= TASK INSTRUCTIONS =
List every criterion that the abstract on genetic algorithms for the traveling salesman problem proposes, and state whether each one applies to encode/decode or to crossover.

= PAGE EXCERPT =
- 著者
-
山村 雅幸
小野 貴久
小林 重信
- 出版者
- 社団法人人工知能学会
- 雑誌
- 人工知能学会誌 (ISSN:09128085)
- 巻号頁・発行日
- vol.7, no.6, pp.1049-1059, 1992-11-01
- 被引用文献数
-
105
Genetic Algorithms (GA) is a new learning paradigm that models a natural evolution mechanism. The framework of GA straightly corresponds to an optimization problem. They are classified into functional optimization and combinatorial one, and have been studied in different manners. GA can be applied to both types of problems and moreover their combinations. According to generations, GA will discover and accumulate building blocks in the form of schemata, and find the global solution as their combinations. It is said GA can find the global solution rapidly if the population holds sufficient varieties. However, this expectation has not been confirmed rigidly. Indeed, there are some problems pointed out such as the early convergence problem in functional optimization, and the encode/decode-crossover problem in combinatorial one. In this paper, we give a solution to the encode/decode-crossover problem for traveling salesman problems (TSP) with a character-preserving GA. In section 2, we define the encode/decode-crossover problem. The encode-decode problem is to define a correspondence between GA space and problem space. The crossover problem is to define a crossover method in GA space. They are closely related to the performance of GA. We point out some problems with conventional approaches for TSP. We propose three criteria to define better encode/decode ; the completeness, soundness and non-redundancy. We also propose a criterion to define better crossover ; character-preservingness. In section 3, we propose a character-preserving GA. In TSP, good subtours are worth preserving for descendants. We propose a subtour exchange crossover, that will not break subtours as possible. We also propose a compress method to improve efficiency. In section 4, we design an experiment to confirm usefulness of our character-preserving GA. We use a double-circled TSP in which the same numbers of cities are placed on two concentrated circles. There are two kinds of local solutions ; "C"-type and "O"-type. The ratio between outer and inner radius determines which is the optimum solution. We vary the radius ratio and see how much optimal solutions are obtained. In the result, character-preserving GA finds optimal solutions effectively.

= PROVIDED RECORDS =

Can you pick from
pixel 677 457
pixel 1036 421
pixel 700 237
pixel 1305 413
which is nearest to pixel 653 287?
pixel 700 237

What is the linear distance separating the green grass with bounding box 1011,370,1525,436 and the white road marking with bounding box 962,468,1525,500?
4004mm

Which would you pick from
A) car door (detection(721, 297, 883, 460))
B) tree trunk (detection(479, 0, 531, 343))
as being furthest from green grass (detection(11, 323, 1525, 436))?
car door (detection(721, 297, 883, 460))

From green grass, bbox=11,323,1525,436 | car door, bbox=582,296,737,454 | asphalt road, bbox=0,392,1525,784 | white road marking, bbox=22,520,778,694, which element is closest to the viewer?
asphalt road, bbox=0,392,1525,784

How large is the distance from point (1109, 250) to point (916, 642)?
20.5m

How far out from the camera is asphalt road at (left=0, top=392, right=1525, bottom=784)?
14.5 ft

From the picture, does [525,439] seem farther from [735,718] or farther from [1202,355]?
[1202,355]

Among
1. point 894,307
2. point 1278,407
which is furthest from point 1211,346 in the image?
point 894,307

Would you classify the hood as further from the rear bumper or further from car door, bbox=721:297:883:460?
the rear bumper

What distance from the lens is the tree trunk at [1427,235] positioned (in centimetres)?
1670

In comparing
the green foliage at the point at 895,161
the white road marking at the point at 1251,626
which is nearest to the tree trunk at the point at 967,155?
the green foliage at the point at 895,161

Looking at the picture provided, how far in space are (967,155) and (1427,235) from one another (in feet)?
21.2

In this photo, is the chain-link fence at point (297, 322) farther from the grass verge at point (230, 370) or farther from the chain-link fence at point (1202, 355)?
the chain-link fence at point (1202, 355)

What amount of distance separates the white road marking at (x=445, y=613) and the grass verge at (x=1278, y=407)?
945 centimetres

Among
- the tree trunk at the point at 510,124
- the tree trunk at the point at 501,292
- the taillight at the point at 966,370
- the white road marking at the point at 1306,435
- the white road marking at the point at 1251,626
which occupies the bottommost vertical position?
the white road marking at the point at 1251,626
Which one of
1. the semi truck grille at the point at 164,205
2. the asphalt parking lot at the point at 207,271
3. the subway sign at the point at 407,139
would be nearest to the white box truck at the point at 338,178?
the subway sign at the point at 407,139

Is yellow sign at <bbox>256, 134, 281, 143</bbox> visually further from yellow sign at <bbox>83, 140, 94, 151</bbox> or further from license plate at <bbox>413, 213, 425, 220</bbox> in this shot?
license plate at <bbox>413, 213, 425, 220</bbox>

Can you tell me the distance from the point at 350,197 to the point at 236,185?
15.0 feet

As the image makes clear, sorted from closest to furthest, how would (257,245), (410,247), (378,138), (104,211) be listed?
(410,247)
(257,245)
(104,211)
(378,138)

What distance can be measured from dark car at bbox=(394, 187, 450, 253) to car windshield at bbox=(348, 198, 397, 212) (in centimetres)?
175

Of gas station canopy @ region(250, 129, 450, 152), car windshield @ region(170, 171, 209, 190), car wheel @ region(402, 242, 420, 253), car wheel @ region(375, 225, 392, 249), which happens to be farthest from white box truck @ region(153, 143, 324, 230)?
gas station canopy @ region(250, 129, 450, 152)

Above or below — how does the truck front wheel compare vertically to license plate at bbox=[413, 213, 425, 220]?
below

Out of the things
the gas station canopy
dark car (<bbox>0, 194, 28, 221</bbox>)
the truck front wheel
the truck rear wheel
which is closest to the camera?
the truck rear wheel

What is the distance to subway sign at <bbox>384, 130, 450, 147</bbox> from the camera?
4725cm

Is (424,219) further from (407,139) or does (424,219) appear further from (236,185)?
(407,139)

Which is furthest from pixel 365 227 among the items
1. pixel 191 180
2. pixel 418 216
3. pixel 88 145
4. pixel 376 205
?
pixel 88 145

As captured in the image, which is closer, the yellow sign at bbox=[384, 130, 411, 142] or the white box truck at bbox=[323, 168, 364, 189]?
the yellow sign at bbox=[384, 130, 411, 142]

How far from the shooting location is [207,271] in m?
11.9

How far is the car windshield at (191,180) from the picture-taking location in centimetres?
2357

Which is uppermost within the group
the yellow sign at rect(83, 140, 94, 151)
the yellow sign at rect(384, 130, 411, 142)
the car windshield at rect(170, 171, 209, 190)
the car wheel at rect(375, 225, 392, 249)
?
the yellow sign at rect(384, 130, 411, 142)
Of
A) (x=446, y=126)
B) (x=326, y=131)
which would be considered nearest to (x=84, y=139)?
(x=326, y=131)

...

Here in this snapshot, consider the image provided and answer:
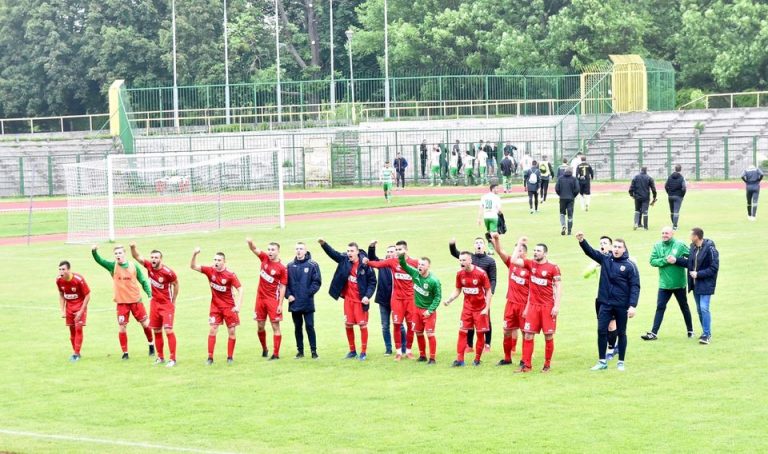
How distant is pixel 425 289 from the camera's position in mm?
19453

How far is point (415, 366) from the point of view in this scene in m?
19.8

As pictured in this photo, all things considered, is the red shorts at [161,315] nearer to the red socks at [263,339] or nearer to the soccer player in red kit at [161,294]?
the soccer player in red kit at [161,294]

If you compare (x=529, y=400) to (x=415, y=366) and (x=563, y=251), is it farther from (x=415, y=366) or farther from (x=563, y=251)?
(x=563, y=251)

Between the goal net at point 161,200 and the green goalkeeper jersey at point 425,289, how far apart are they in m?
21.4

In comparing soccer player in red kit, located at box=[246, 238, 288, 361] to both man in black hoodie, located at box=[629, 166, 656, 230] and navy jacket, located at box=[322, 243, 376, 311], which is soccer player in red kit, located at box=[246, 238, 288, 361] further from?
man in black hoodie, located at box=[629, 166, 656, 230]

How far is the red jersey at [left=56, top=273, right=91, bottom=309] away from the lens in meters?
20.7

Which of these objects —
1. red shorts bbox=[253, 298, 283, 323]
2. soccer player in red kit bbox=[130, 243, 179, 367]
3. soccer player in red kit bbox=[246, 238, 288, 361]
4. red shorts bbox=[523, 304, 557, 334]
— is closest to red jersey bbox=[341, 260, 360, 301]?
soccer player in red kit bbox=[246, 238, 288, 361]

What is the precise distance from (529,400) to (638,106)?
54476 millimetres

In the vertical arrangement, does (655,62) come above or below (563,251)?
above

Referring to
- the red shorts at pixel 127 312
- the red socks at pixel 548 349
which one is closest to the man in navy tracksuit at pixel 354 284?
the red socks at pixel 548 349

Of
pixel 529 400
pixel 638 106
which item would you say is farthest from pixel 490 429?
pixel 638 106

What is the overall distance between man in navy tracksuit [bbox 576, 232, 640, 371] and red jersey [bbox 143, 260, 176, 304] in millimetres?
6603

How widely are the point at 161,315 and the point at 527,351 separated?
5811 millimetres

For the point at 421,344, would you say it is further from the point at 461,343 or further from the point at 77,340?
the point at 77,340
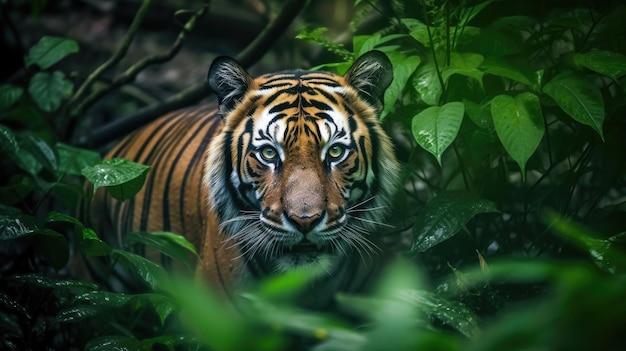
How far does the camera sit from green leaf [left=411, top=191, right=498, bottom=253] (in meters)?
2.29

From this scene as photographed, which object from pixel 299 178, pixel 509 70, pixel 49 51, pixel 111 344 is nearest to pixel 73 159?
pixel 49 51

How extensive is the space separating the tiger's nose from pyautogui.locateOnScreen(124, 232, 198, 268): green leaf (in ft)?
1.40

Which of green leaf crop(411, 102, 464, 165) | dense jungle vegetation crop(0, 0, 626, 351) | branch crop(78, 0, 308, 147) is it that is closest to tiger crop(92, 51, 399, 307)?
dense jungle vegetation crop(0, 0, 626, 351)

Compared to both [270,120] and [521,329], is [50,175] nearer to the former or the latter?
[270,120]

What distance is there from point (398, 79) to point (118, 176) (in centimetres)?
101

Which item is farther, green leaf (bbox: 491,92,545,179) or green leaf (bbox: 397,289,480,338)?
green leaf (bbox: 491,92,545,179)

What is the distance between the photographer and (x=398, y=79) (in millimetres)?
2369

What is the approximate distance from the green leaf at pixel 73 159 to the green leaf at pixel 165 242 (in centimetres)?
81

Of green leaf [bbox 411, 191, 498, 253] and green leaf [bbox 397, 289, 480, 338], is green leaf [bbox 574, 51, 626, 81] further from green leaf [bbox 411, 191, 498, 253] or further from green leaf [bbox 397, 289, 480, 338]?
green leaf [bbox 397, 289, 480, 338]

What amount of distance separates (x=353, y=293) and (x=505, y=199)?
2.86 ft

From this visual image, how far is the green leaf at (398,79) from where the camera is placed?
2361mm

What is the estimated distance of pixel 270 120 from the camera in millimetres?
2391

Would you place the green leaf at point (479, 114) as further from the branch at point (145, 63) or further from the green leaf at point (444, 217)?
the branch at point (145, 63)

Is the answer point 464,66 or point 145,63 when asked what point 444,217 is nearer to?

--

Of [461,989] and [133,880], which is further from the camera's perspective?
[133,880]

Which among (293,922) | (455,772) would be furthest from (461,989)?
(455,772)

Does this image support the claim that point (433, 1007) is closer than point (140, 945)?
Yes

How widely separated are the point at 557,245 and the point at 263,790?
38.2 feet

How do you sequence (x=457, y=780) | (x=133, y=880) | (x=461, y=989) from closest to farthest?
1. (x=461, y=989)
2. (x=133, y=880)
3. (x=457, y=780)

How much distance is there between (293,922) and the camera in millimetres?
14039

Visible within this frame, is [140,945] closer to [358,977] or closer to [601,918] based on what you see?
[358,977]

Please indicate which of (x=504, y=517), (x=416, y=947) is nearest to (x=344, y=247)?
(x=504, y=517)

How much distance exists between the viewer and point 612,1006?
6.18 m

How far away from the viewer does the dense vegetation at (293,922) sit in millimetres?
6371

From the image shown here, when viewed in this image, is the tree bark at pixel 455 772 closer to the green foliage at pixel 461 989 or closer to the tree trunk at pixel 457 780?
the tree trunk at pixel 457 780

= ANSWER FOR THE TASK =
- Completeness: encode/decode
- Soundness: encode/decode
- Non-redundancy: encode/decode
- Character-preservingness: crossover